The Wall Street Journal's Caracas' man, Ezequiel Minaya, posted an article a couple of days ago entitled "Venezuela's Press Crackdown Stokes Growth of Online Media", in which he lays out some of the problems the Venezuelan press is experiencing. Where I must depart from Minaya's POV is where he says "The government hasn't been as aggressive online, though regulations policing media content have been extended to the Internet." Perhaps he missed this other WSJ article from February this year, which claimed:
The Venezuelan government, besieged by nationwide protests, appears to have stepped up its censorship of Internet services used by demonstrators and sites that have criticized the government response to the unrest, technology firms and researchers said.
Dozens of websites including Pastebin.com, which protesters used to share photos, have been blocked in Venezuela, according to Herdict, an initiative under Harvard University's Berkman Center for Internet & Society that collects data on Internet filtering. Such blocks are usually carried out by local Internet service providers, which interrupt the connections between users' computers and the servers that host the websites or services they are using.
"Venezuelans are seeing a creeping curtain of censorship from a regime desperate to hide the brutal repression meted out to protesters and innocent civilians," wrote Alek Boyd, founder of INFODIO, a mostly English-language blog about corruption in Venezuela, in a post pleading with readers to republish messages on social media in Venezuela.
By blocking specific domains or IP addresses, service providers cut off the connection between a user's computer and the website or service they are trying to access, a crude way to limit access to a list of known websites. Such techniques have long been used in countries like China, where the government strictly controls the media and Internet, but China also uses more-sophisticated filtering technology that can also detect banned keywords within unknown Web pages and disrupt access to those pages as well.
The access disruptions in Venezuela were already having an effect. Mr. Boyd of INFODIO said traffic to his site dropped to between 4,000 and 6,000 visits a day, compared with as much as 20,000 a day before it was allegedly blocked in the country in mid-January. Mr. Boyd is also looking at services that will help make it easier for his readers to get around any blocks.

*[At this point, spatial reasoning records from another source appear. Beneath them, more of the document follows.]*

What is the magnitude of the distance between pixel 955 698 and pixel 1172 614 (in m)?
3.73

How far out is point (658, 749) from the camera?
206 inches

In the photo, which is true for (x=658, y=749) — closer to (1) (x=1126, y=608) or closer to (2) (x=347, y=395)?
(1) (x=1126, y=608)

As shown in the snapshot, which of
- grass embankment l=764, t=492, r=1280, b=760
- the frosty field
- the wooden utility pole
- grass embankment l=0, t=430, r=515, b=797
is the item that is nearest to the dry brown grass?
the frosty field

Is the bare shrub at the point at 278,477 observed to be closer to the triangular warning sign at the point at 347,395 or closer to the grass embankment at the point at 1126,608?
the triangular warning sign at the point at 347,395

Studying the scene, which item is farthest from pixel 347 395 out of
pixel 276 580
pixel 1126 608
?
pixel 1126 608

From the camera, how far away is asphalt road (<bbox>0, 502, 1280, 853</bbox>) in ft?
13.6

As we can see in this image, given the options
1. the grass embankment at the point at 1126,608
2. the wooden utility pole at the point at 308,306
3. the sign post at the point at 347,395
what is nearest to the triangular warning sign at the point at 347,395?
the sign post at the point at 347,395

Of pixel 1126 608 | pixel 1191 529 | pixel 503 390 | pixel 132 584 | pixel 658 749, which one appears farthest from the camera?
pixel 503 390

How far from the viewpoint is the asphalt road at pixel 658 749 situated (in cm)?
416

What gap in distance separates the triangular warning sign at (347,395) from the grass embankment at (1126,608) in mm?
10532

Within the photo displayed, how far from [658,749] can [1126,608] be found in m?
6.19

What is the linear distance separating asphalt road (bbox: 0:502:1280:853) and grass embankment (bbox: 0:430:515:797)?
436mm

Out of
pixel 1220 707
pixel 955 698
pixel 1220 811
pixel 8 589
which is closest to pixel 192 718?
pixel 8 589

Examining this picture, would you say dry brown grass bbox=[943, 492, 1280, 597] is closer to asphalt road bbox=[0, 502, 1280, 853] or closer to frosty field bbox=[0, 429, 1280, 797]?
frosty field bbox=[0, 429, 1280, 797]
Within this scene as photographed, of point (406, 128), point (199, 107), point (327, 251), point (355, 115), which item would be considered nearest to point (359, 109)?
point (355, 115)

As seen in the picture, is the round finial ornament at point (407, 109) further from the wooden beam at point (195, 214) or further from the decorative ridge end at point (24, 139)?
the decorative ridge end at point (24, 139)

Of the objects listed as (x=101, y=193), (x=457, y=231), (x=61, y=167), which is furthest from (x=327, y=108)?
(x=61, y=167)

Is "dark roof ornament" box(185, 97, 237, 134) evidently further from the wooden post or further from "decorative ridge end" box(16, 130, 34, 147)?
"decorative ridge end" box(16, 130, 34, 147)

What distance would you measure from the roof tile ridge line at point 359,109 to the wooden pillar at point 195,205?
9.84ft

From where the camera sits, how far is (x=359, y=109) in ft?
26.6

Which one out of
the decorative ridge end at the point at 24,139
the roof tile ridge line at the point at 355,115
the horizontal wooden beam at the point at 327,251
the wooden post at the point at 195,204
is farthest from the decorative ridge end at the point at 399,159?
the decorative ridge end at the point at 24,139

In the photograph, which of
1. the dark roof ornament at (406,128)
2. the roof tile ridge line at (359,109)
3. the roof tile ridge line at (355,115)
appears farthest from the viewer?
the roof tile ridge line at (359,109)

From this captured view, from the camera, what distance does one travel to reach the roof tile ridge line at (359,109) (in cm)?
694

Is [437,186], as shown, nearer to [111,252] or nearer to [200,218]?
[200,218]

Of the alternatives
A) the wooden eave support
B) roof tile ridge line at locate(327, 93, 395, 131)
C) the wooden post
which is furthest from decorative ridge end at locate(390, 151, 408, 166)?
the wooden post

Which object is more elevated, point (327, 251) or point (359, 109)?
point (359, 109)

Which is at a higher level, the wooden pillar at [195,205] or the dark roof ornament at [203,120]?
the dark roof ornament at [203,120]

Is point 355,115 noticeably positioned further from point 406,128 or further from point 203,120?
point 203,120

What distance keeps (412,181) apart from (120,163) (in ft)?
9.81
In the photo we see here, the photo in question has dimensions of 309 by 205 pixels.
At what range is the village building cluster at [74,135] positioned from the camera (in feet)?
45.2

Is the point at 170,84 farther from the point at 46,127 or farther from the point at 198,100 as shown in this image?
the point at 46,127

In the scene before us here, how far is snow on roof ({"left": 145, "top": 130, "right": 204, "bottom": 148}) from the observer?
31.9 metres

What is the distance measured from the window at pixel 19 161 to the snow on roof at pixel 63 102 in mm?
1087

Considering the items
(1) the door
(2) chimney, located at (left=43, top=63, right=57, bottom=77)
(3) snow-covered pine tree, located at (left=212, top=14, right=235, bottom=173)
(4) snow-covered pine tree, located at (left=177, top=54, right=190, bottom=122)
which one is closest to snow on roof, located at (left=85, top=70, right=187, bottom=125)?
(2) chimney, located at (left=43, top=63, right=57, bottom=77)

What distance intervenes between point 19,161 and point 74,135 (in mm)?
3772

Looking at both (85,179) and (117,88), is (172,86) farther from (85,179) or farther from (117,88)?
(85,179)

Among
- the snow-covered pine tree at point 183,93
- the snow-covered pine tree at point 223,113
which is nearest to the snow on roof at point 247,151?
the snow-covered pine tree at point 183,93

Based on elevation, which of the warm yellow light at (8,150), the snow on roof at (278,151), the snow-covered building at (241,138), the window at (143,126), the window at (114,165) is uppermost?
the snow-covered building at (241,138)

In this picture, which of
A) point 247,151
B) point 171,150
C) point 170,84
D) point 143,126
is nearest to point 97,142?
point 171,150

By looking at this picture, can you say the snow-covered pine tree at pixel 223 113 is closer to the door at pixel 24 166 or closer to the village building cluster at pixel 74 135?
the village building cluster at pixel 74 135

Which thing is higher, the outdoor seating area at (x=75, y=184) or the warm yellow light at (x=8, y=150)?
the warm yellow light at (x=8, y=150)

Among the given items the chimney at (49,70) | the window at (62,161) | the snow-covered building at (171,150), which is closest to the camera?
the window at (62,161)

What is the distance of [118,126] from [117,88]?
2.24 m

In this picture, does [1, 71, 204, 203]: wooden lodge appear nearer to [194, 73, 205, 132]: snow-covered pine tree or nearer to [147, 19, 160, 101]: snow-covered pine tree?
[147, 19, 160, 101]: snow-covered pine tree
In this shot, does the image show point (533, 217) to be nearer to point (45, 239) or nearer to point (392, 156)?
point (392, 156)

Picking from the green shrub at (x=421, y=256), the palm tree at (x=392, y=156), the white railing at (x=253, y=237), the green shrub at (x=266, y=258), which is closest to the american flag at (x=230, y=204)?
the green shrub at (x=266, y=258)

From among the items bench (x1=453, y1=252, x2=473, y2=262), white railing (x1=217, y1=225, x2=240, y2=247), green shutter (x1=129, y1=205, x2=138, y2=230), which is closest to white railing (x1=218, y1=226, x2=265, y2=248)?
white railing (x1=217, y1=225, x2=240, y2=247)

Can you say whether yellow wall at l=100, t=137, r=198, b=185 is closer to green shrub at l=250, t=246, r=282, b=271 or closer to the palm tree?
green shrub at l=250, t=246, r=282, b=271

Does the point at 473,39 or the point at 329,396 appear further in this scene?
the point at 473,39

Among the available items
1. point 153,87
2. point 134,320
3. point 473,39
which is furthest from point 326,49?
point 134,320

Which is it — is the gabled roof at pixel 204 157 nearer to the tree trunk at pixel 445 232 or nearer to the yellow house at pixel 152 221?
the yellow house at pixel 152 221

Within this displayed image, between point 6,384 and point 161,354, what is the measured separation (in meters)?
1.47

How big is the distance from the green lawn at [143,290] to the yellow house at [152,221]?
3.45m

A while ago, I spoke with Minaya about online censorship and being a blogger in Venezuela these days. My case, if I may say so, is unique, for, as far as I am aware, not only I am the only Venezuelan blogger whose site has been censored, although I write mostly in English, but the proxies that I have linked to in my Twitter profile for Venezuela-based readers have systematically been blocked too. Even Reporters Without Borders, which runs a campaign aptly named We Fight Censorship, reported on my case in an article entitled "CORRUPTION OFF LIMITS ON VENEZUELAN INTERNET"
But Chavismo's antics are not limited to just censor a website. Close collaborators of Nicolas Maduro, like Primicias24.com Carlos Herrera, have posted stuff that goes well past mere smearing into the realm of the impossible. While pesky journalists in Venezuela can expect a visit from intelligence operatives at any moment, a recent comment made by someone totally unrelated to my regular blogging activities -along the lines of "they're looking for you and want you dead"- left me in no doubt as to what could happen if I lived in Venezuela.
Chavismo controls CANTV, and with it 87% of internet traffic. Why would a State-owned telecom company go to the trouble of blocking a blogger's site as well as the proxies that allow people to access that site? And, can that be termed as "The government hasn't been as aggressive online"?